Mom-i

(Work in progress)

We called my mother’s mother, Mom-i. 

My Mom-i passed down to my mother and me, her stubbornness, independence, light eyes, dainty hands, and a proclivity for sewing. The lingering sensation of not belonging, a motif threading through my own life, seems to have been woven into the lives of my mother and Mom-i too. My Mom-i passed away when I was a teenager. What I know of her, stem from my childhood memories and my mother’s stories. Memories are notoriously inaccurate and our present selves have a great influence on how we recall the past. Who was Mom-i really? Can I know her impartially? What other parts of her are threaded through me?

Just like when I was a kid, I take my camera into nature when I want to make sense of things. With the collaboration from the women in my family, we recreated scenes from my childhood and I photographed them. The scenes included Thanksgiving dinner at my Mom-i’s house, my Mom-i in her living room, my Mom-i at her sewing table.
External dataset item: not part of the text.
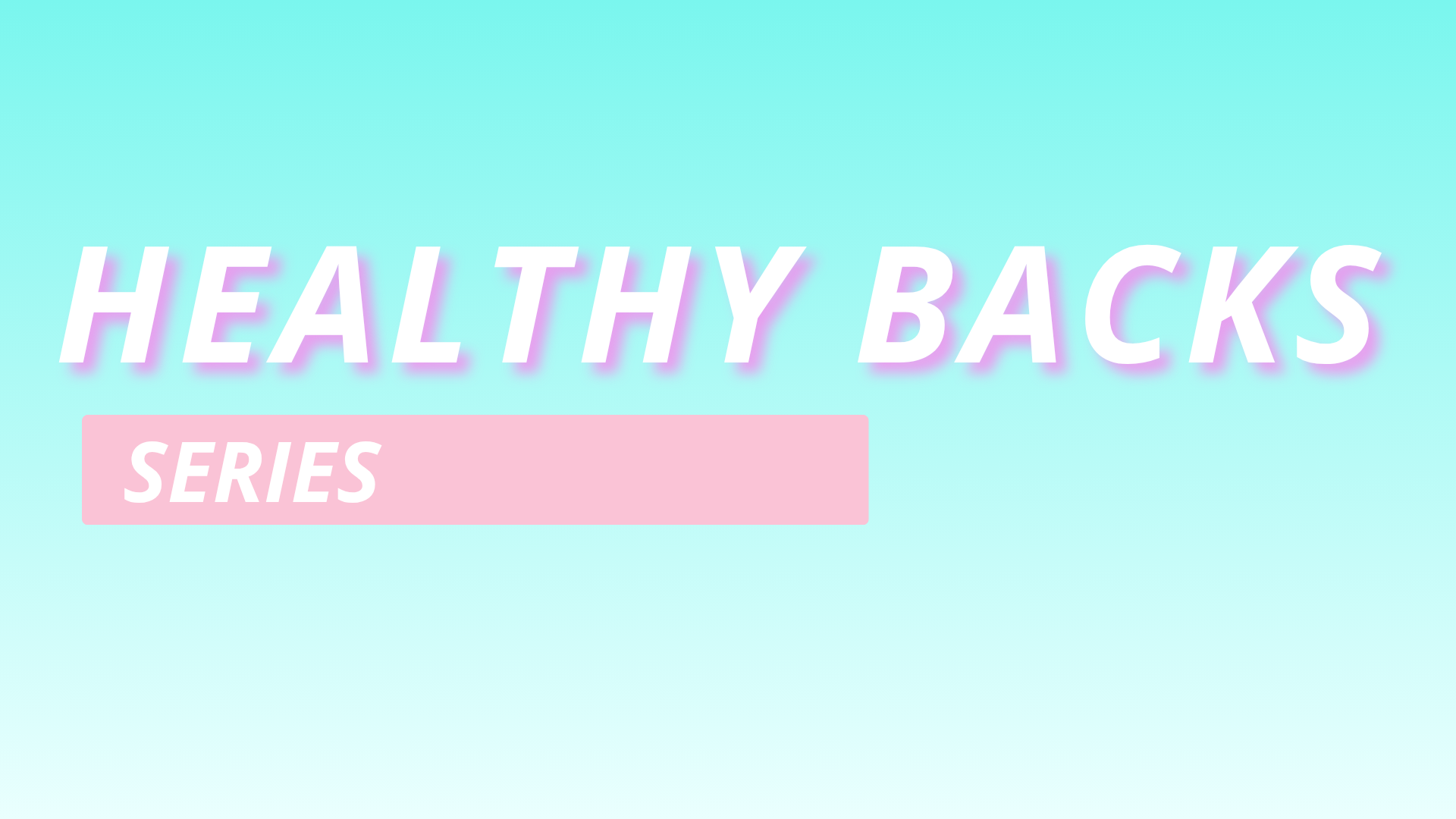 HEALTHY BACKS

SERIES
I chose to place the scenes amongst the Redwood Trees because the Redwoods have been a safe haven for me. “Mother Redwood Trees” pass an incredible amount of information to their seedlings, some information that we are aware of and some that will forever lie under the surface, a mystery that seems to mirror my own musings.

This project has been a practice in empathy and a search for belonging.